◆ **Passage**
=====
And the Cranes made the most of those opportunities.
“We knew it was going to be really tough,” Asher said. “We were evenly matched, but the girls played the big points really well and handled the pressure of the state championship really well.”
Among the flight winners for Cranbrook were Sienna Ilitch and Olivia Zhang, who repeated as champions at Nos. 3 and No. 4 singles, respectively.
“I think it had to be a little harder (to repeat),” said Ilitch, who was the top seed going into the tournament. “I had a tough match in the semifinals, and I had another tough match in the finals against (Melanie Bandara of) Country Day. She really stepped up and played hard. It was a good, competitive match.”
Ilitch and Zhang, both juniors, were in finals for the third consecutive year. For Ilitch, her victory Saturday helped ease the pain of her loss at the 2021 tournament.
=====
◆ **Information shown**
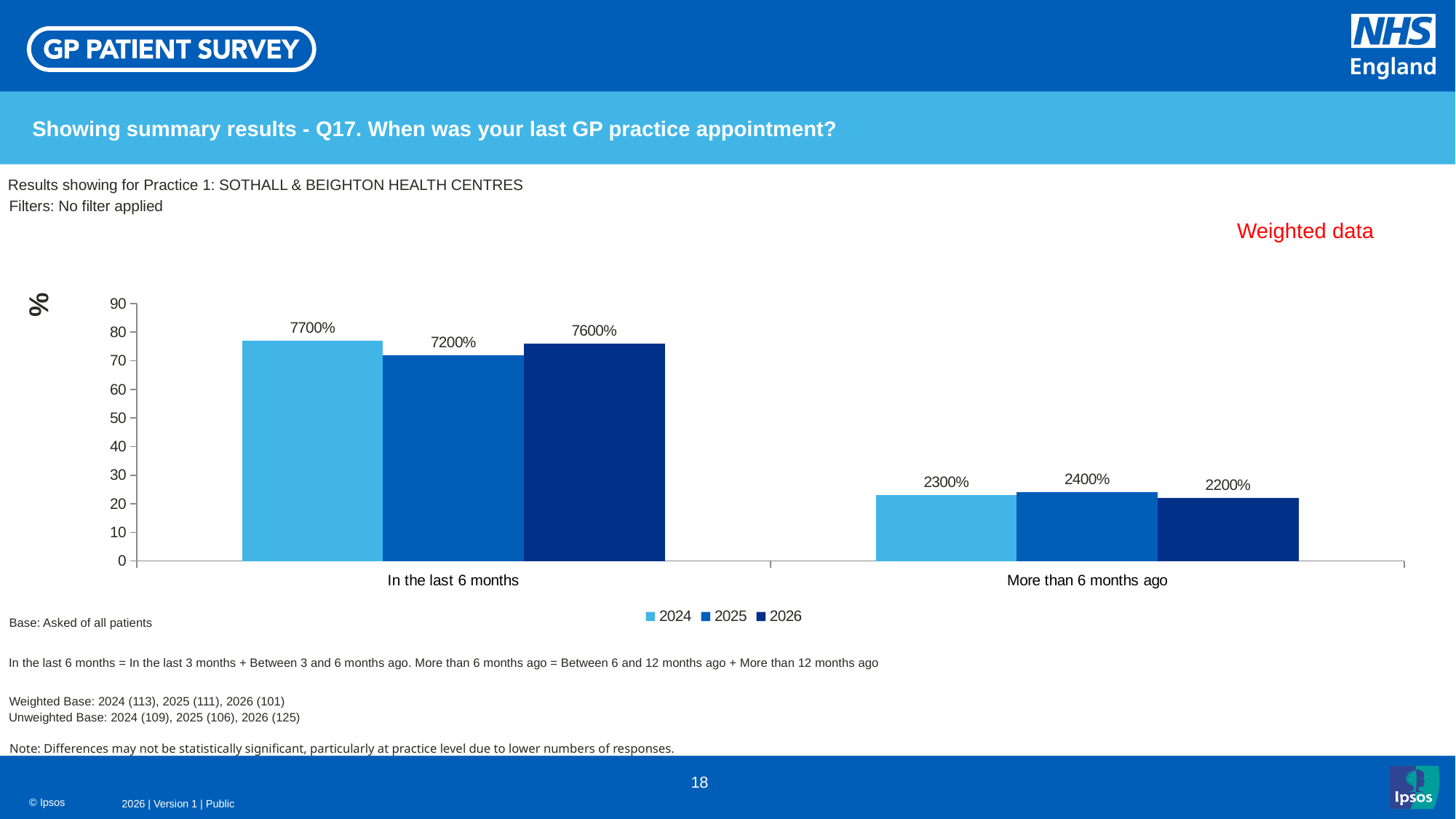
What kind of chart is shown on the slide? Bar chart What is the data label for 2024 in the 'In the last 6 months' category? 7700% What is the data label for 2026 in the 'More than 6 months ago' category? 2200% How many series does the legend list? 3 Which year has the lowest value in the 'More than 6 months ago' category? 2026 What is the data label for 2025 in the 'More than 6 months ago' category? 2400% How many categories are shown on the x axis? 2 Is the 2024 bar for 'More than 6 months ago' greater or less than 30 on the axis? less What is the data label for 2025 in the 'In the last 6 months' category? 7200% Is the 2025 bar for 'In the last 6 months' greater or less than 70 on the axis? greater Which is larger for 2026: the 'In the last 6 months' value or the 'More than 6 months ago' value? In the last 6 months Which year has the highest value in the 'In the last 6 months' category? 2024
=====
◆ **Work instructions**
Reproduce the tennis passage word for word from "Among the flight" to "the 2021 tournament.". Draw only on the tennis passage.

◆ **Answer to this exercise**
Among the flight winners for Cranbrook were Sienna Ilitch and Olivia Zhang, who repeated as champions at Nos. 3 and No. 4 singles, respectively.
“I think it had to be a little harder (to repeat),” said Ilitch, who was the top seed going into the tournament. “I had a tough match in the semifinals, and I had another tough match in the finals against (Melanie Bandara of) Country Day. She really stepped up and played hard. It was a good, competitive match.”
Ilitch and Zhang, both juniors, were in finals for the third consecutive year. For Ilitch, her victory Saturday helped ease the pain of her loss at the 2021 tournament.